### Vietnam’s Inflation Outlook: A Mixed Bag for 2025
Vietnam has navigated the first half of 2025 with inflation rates remaining within target, yet several external factors are creating uncertainty about the inflation trajectory for the remainder of the year. A blend of fluctuating exchange rates, volatile oil prices, and geopolitical tensions could significantly affect economic stability.
### CPI Shows Moderate Increases Amid Manageable Pressure
The consumer price index (CPI) in Vietnam saw a year-on-year rise of 3.27% during the first half of 2025, slightly above the average of 2.81% recorded from 2015-2024. Core inflation, which strips out volatile items, stood at 3.16%. According to the General Statistics Office under the Ministry of Finance, key contributors to this increase included essential services like healthcare and housing-related costs—namely, expenditures on electricity, water, and construction materials.
Dr. Nguyen Duc Do, Deputy Director of the Institute of Economics and Finance, remarked that despite the rise in inflation, pressures remain manageable. Notably, global commodity prices, which have been in decline, alongside a 1.57% drop in import prices, have played a crucial role in easing domestic inflationary pressures.
Looking ahead to the second half of 2025, Dr. Do anticipates inflationary pressures to remain moderate. Sluggish export performance—particularly to the U.S. due to newly imposed tariffs and a broader slowdown in global growth—is likely to increase domestic supply and mitigate price hikes. If monthly CPI increases average around 0.27%, consistent with historical patterns, the full-year inflation could hover around 3.4%. Should international trade tensions intensify, it may drop to 3%.
### Rising Inflation Risks Amid External Challenges
However, various risks loom on the inflation horizon. Dr. Do cited credit growth and exchange rate pressures as significant concerns. The Vietnamese government has set an ambitious target of 16% credit growth for 2025, with the State Bank of Vietnam tasked with sustaining low interest rates to support an 8% GDP growth target. This scenario raises the risk of money supply expansion outpacing nominal GDP growth, leading to upward pressure on prices.
The impact of increased tariffs on exports poses additional pressure on Vietnam’s exchange rate and, consequently, inflation. Nguyen Thu Oanh, Head of Price and Service Statistics at the General Statistics Office, noted persistent global inflationary pressures despite some easing since the peaks of 2022-2023.
Volatile commodity prices, geopolitical tensions driving up oil prices, increased shipping costs due to global disruptions, and climate-related risks to food prices further complicate the situation. Vietnam’s dependence on imported raw materials makes it particularly vulnerable; rising global prices coupled with a stronger U.S. dollar could escalate both import costs and domestic prices.
Other inflationary drivers include increased public spending from economic stimulus programs, a robust rebound in tourism, and a surge in domestic demand. Should credit growth accelerate markedly, it might trigger demand-pull inflation.

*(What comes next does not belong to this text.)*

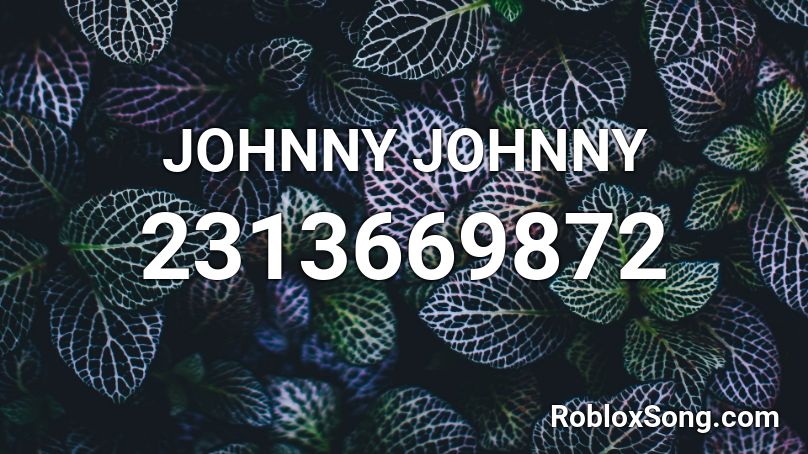 JOHNNY JOHNNY Roblox ID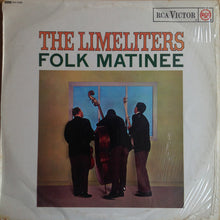 Load image into Gallery viewer, The Limeliters : Folk Matinee (LP, Album, Mono)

### The Importance of Policy Coordination
To address these multifaceted risks, experts emphasize the necessity of tightly coordinated macroeconomic policies. Oanh highlighted the importance of closely monitoring global inflation trends while providing prompt alerts to protect domestic price stability. Authorities must ensure the prices of essential goods—such as food, fuel, and gas—remain stable, particularly during peak demand periods and holidays, while also addressing speculation and misinformation in the market.
Implementing flexible monetary strategies will be crucial in meeting inflation targets while simultaneously supporting production and livelihoods. Dr. Nguyen Quoc Viet, former Deputy Director of the Vietnam Institute for Economic and Policy Research (VEPR), noted that significant risks remain from global energy prices. A spike in oil prices would lead to increased domestic fuel costs and production input prices, pushing overall price levels higher. Rising international transportation costs are another considerable threat.
To counter part of these risks, Viet advocates for diversifying supply chains and maintaining stable domestic energy prices through adaptive tax policies. Achieving macroeconomic stability will not only depend on adept monetary policies, he argues, but also on ensuring consistent supply, fostering market confidence, and reinforcing economic resilience.